Quick take — A reusable azurerm ~> 4.0 Terraform module for Azure HDInsight Spark: head/worker/zookeeper node sizing, ADLS Gen2 storage, VNet injection, schedule and load-based autoscale, and gateway auth. New here? Jump to the Quickstart below to deploy it in minutes; read on for how it works and when to reach for it.
Quickstart (copy-paste)
Minimal, runnable configuration — drop this in a .tf file and fill in the "..." placeholders (each required input is commented):
provider "azurerm" {
features {}
}
module "hdinsight" {
source = "git::https://dev.azure.com/teknohut/kloudvin/_git/terraform-modules//terraform-module-azure-hdinsight?ref=v1.0.0"
cluster_name = "..." # Globally-unique cluster name; becomes `<name>.azurehdin…
resource_group_name = "..." # Resource group for the cluster.
location = "..." # Azure region, e.g. `centralindia`.

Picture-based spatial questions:
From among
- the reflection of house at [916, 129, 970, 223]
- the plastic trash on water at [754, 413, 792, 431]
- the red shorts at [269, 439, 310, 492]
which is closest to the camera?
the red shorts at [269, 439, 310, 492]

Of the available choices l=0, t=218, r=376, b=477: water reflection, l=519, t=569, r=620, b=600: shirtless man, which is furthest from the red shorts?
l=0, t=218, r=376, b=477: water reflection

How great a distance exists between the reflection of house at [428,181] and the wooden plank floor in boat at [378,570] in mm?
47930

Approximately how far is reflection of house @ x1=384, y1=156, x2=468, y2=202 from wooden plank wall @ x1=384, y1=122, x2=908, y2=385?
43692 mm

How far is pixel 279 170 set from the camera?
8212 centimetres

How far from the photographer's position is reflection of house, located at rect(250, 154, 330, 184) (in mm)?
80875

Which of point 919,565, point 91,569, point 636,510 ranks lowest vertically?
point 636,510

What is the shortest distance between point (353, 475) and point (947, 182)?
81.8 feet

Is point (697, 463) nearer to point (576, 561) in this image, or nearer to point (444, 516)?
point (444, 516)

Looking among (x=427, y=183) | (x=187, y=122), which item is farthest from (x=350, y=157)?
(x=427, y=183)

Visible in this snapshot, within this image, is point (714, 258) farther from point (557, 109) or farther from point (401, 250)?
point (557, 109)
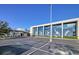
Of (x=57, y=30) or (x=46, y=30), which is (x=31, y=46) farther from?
(x=57, y=30)

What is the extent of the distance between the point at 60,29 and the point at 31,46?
74cm

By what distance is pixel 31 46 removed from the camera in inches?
118

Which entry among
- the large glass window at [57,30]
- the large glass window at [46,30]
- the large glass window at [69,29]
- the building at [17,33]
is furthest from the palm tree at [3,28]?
the large glass window at [69,29]

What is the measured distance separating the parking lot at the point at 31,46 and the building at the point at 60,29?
0.43 feet

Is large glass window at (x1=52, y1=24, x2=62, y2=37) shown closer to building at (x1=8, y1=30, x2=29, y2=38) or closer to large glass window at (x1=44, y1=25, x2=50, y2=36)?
large glass window at (x1=44, y1=25, x2=50, y2=36)

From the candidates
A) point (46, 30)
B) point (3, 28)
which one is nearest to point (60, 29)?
point (46, 30)

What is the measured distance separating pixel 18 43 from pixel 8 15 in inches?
25.5

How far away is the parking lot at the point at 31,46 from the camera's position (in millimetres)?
2865

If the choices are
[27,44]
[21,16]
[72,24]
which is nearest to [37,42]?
[27,44]

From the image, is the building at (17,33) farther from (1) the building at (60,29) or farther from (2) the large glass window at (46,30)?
(2) the large glass window at (46,30)

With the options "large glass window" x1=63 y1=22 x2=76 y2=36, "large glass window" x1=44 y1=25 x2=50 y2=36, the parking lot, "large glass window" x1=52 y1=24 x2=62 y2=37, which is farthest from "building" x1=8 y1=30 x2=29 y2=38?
"large glass window" x1=63 y1=22 x2=76 y2=36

SET EXERCISE 1 —
For the HDInsight module page, state whether each statement agrees with it: (a) the module is written for azurerm ~> 4.0; (b) the Quickstart says to place the configuration in a .json file; (c) the region example given is centralindia. Answer each with yes or no and quote the deciding words.
SET EXERCISE 2 —
Edit the HDInsight module page by writing out everything from "Quick take —" down to "reach for it." again, changing "Quickstart" to "Getting Started" wherever it occurs.

ANSWER 1 —
(a) Yes: "A reusable azurerm ~> 4.0 Terraform module for Azure HDInsight Spark"
(b) No: "drop this in a .tf file"
(c) Yes: "Azure region, e.g. `centralindia`."

ANSWER 2 —
Quick take — A reusable azurerm ~> 4.0 Terraform module for Azure HDInsight Spark: head/worker/zookeeper node sizing, ADLS Gen2 storage, VNet injection, schedule and load-based autoscale, and gateway auth. New here? Jump to the Getting Started below to deploy it in minutes; read on for how it works and when to reach for it.